Machine-learning methods to assess the effects of a non-linear damage spectrum taking into account soil moisture on winter wheat yields in Germany

Abstract

Abstract. Agricultural production is highly dependent on the weather. The mechanisms of action are complex and interwoven, making it difficult to identify relevant management and adaptation options. The present study uses random forests to investigate such highly non-linear systems for predicting yield anomalies in winter wheat at district levels in Germany. In order to take into account sub-seasonality, monthly features are used that explicitly take soil moisture into account in addition to extreme meteorological events. Clustering is used to show spatially different damage potentials, such as a higher susceptibility to drought damage from May to July in eastern Germany compared to the rest of the country.

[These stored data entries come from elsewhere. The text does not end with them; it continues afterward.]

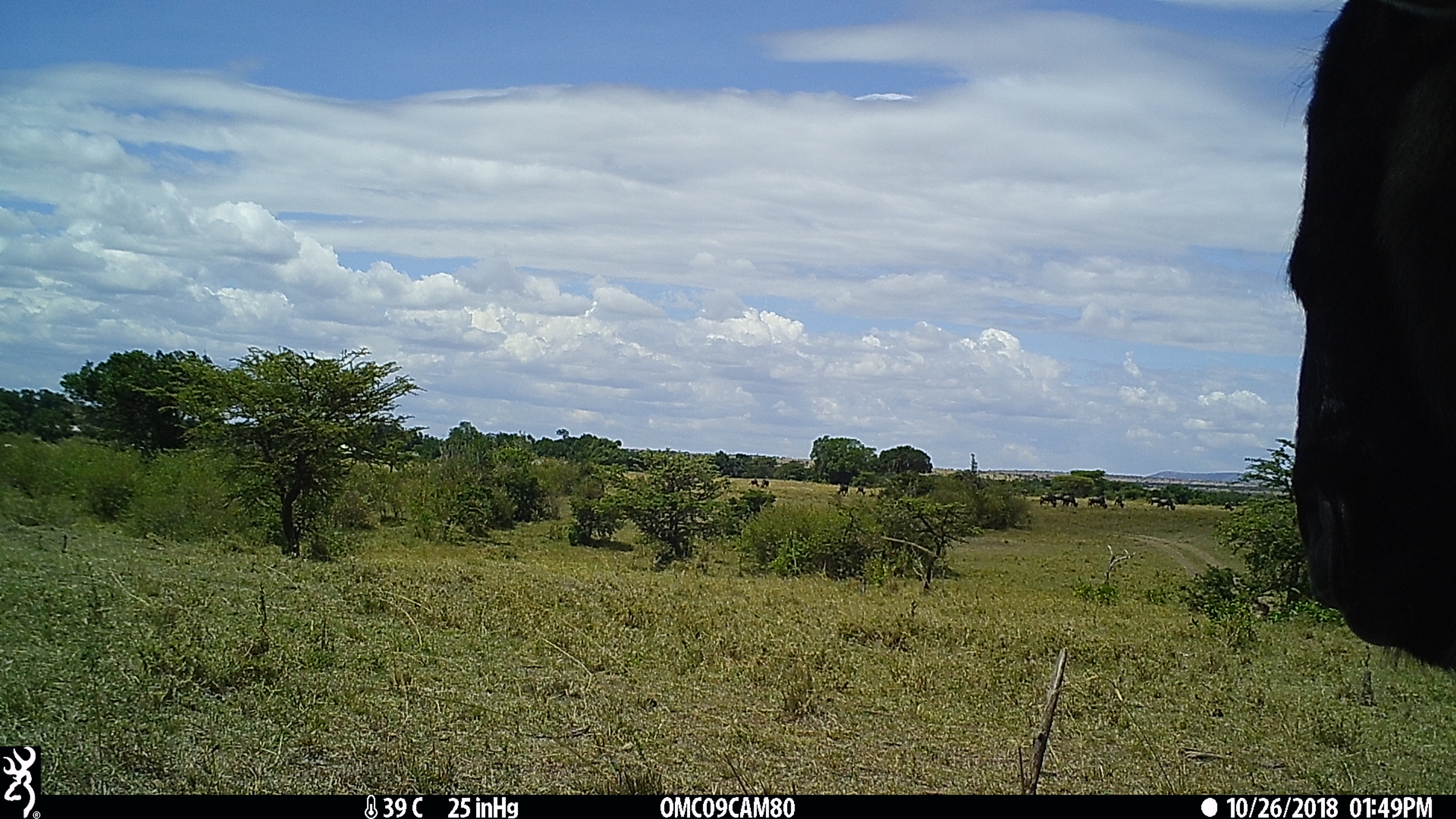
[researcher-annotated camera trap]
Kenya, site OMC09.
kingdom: Animalia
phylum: Chordata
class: Mammalia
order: Artiodactyla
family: Bovidae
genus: Connochaetes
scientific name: Connochaetes taurinus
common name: blue wildebeest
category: wildebeest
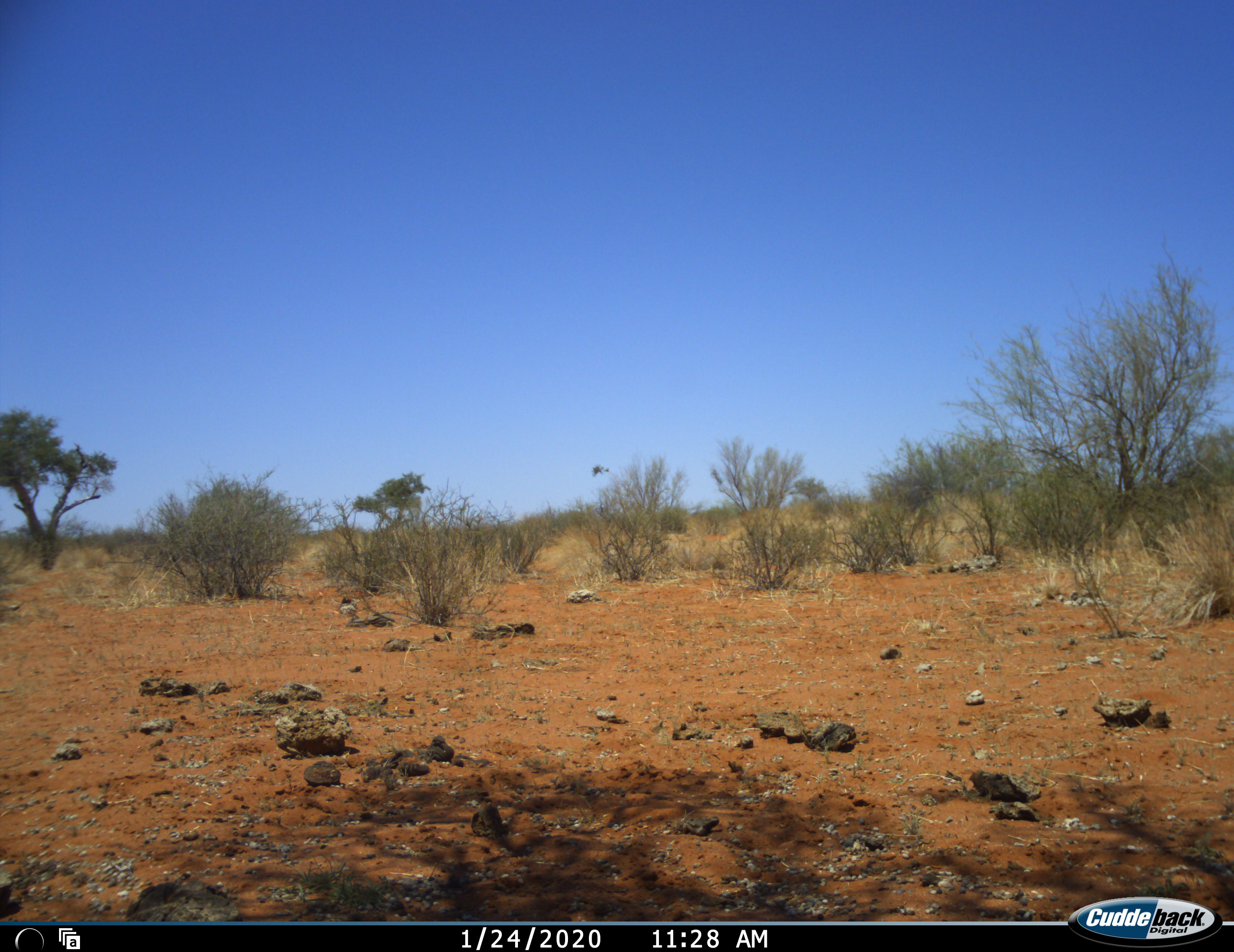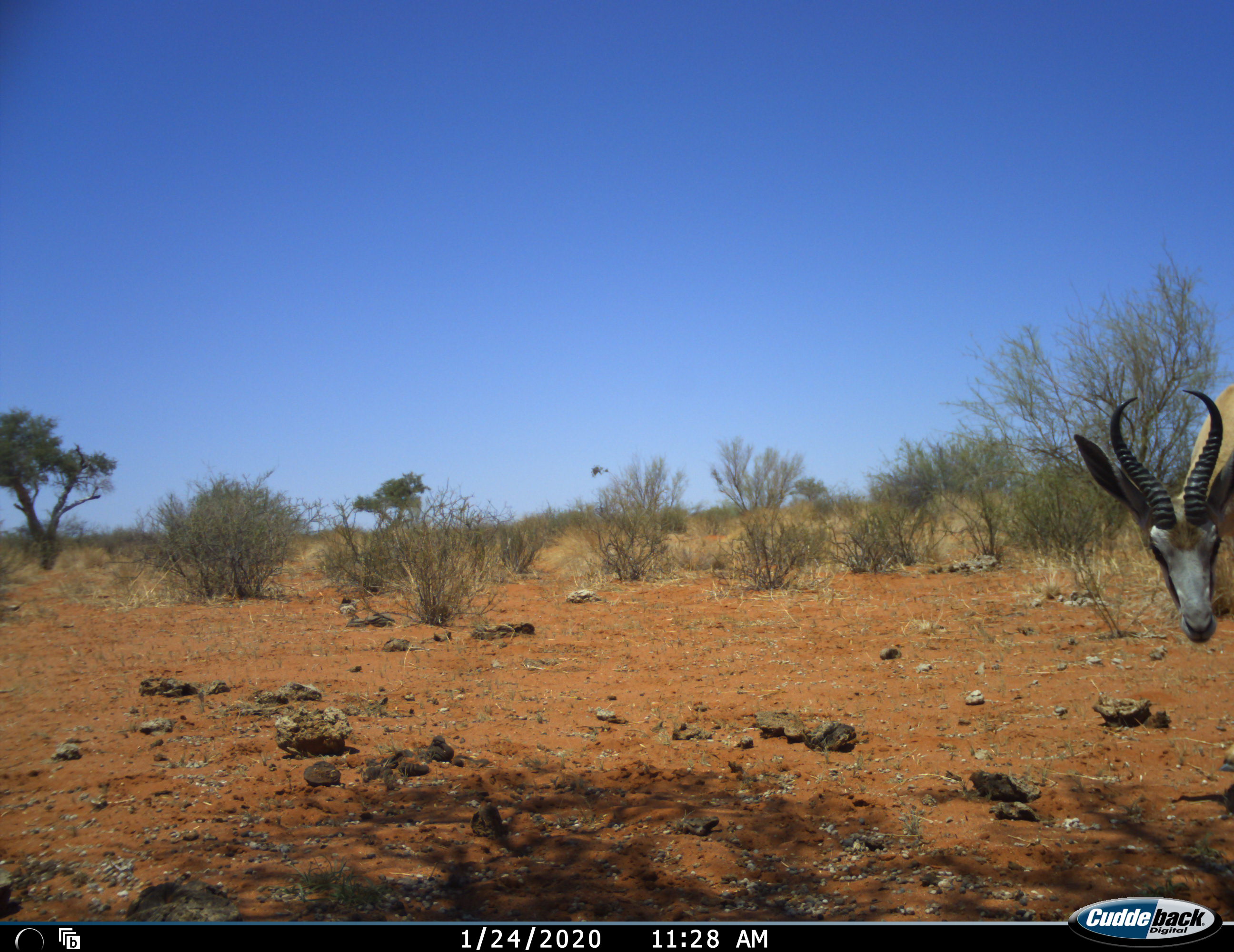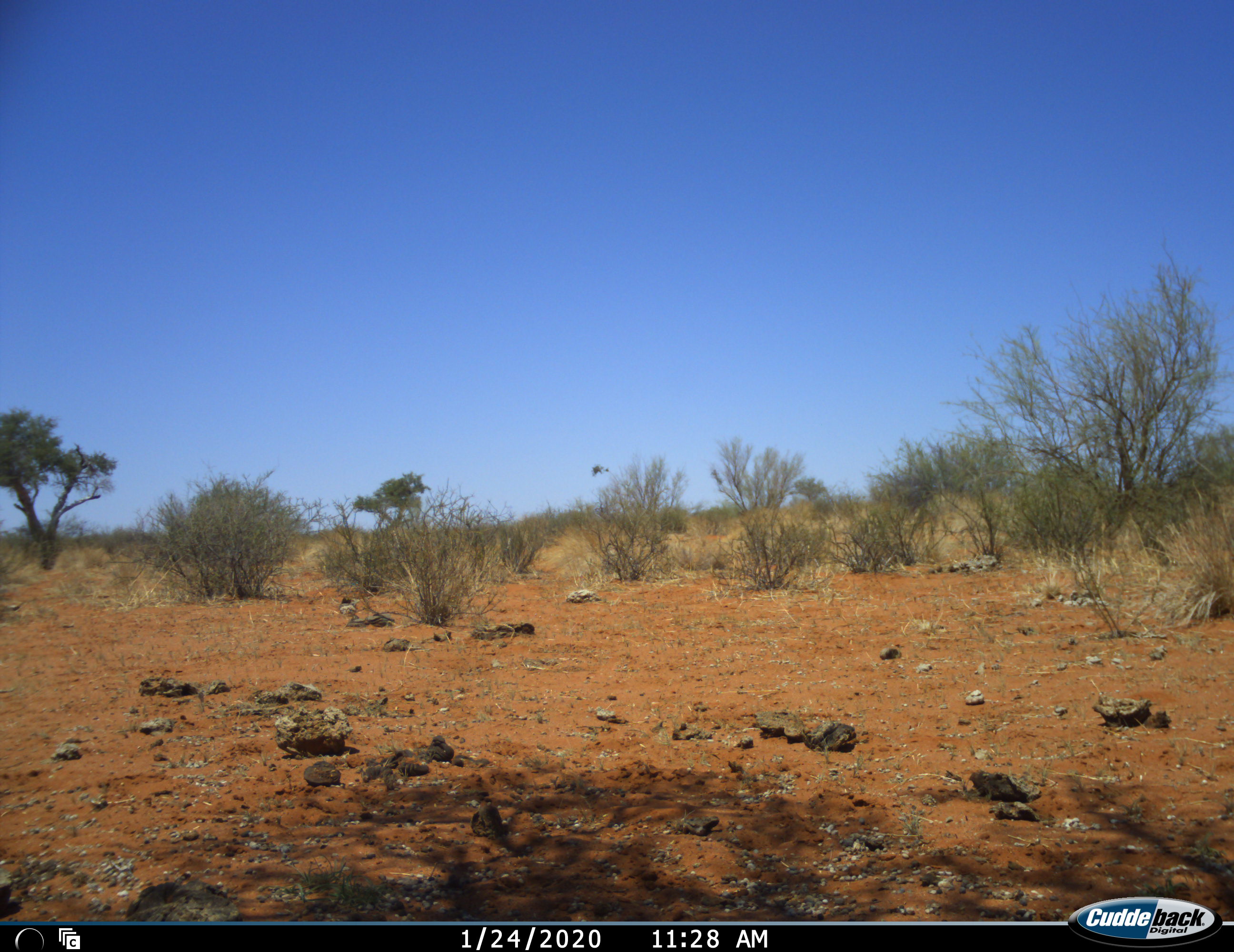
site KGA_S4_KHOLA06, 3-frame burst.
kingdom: Animalia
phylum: Chordata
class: Mammalia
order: Artiodactyla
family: Bovidae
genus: Antidorcas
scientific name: Antidorcas marsupialis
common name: springbok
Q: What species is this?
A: Springbok (Antidorcas marsupialis).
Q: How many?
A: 1.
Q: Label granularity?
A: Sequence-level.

In addition, relevant heat effects are not detected if the clusters are not sufficiently defined. The variable with the highest importance is soil moisture in March, where higher soil moisture has a detrimental effect on crop yields. In general, soil moisture explains more yield variations than the meteorological variables. The approach has proven to be suitable for explaining historical extreme yield anomalies for years with exceptionally high losses (2003, 2018) and gains (2014) and the spatial distribution of these anomalies. The highest test R-squared (R2) is about 0.68. Furthermore, the sensitivity of yield variations to soil moisture and extreme meteorological conditions, as shown by the visualization of average marginal effects, contributes to the promotion of targeted decision support systems.